### Given exercise
Please return every one of the records below unchanged, line for line.
◆ ◆ ◆ ◆ ◆ ◆ ◆
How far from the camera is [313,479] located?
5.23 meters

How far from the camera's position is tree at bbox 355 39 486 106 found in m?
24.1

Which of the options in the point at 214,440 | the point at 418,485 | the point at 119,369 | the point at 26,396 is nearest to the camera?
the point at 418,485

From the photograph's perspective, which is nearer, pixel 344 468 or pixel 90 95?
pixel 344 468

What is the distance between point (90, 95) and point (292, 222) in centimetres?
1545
◆ ◆ ◆ ◆ ◆ ◆ ◆
### Full answer
How far from the camera is [313,479] located?
5.23 meters

How far from the camera's position is tree at bbox 355 39 486 106 found in m?
24.1

Which of the options in the point at 214,440 | the point at 418,485 | the point at 119,369 | the point at 26,396 is nearest to the camera?
the point at 418,485

From the photograph's perspective, which is nearer, pixel 344 468 or pixel 90 95?
pixel 344 468

What is the distance between point (90, 95) and point (292, 222) in centimetres?
1545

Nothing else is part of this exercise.